Perjalanan Maroko di Piala Dunia 2022 berubah menjadi salah satu kisah paling kuat dalam sejarah turnamen. Dari tim yang dianggap tak punya cukup waktu untuk dibentuk, mereka justru menembus semifinal dan mengubah peta sepak bola dunia.
Walid Regragui mengambil alih Maroko hanya tiga bulan sebelum turnamen dimulai. Ia lalu menyatukan pemain-pemain bintang dari Eropa dan talenta muda dari Akademi Mohammed VI dalam satu tim dengan satu hati.
Awal yang tidak diunggulkan
Maroko datang ke Grup F bersama Kroasia, Belgia, dan Kanada. Banyak pihak tidak menempatkan mereka sebagai kandidat kuat, tetapi mereka langsung menunjukkan ketahanan saat menahan Kroasia 0-0 pada laga pertama.
Lawan berikutnya, Belgia, menjadi titik balik besar. Maroko menang 2-0 dan memicu euforia luas di dunia Arab, dari Mesir hingga Uni Emirat Arab.
Kemenangan 2-1 atas Kanada memastikan mereka kembali memuncaki grup. Hasil itu juga mengingatkan publik pada pencapaian Maroko pada 1986, meski kali ini perjalanan mereka belum selesai.
Mengejutkan Spanyol dan dunia
Di babak 16 besar, Maroko harus menghadapi Spanyol, juara dunia 2010. Pertandingan berjalan keras selama 120 menit dan berakhir tanpa gol.
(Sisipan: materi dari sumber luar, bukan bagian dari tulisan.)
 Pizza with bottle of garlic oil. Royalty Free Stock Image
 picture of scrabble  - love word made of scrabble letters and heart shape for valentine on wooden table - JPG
Adu penalti lalu menjadi panggung Yassine Bounou. Sang kiper menggagalkan eksekusi Carlos Soler dan Sergio Busquets, sementara Pablo Sarabia lebih dulu membentur tiang.
Achraf Hakimi kemudian menuntaskan drama itu dengan tendangan Panenka. Maroko pun mencatat sejarah sebagai negara Arab pertama yang lolos ke perempat final Piala Dunia.
Kemenangan itu menyulut perayaan besar di berbagai kota dunia Arab. Burj Khalifa bahkan diterangi warna-warna Maroko sebagai simbol persatuan dan kebanggaan bersama.
Langkah bersejarah ke semifinal
Portugal menunggu di perempat final, tetapi Maroko tetap bermain tanpa rasa gentar. Regragui memberi pesan tegas kepada para pemainnya bahwa mereka lebih baik dari lawannya dan harus membuktikannya di lapangan.
Pada menit ke-42, Youssef En-Nesyri melompat tinggi dan mencetak sundulan yang menentukan. Gol itu membawa Maroko menang dan menjadikan Afrika memiliki semifinalis Piala Dunia untuk pertama kalinya.
Setelah laga, Sofiane Boufal menari bersama ibunya di lapangan. Momen itu memperlihatkan sisi manusiawi dari perjalanan yang sarat emosi, kebanggaan, dan makna di luar sepak bola.
Pulang dengan kepala tegak
Maroko akhirnya kalah 2-0 dari Prancis di semifinal. Cedera ikut memengaruhi kondisi tim, namun capaian mereka tetap menempatkan mereka di barisan sejarah terbesar Piala Dunia.
Dari Qatar, Maroko pulang bukan sebagai tim kejutan biasa, melainkan simbol kebangkitan yang melampaui batas olahraga. Mereka meninggalkan turnamen dengan penghormatan dunia dan warisan yang akan lama dikenang.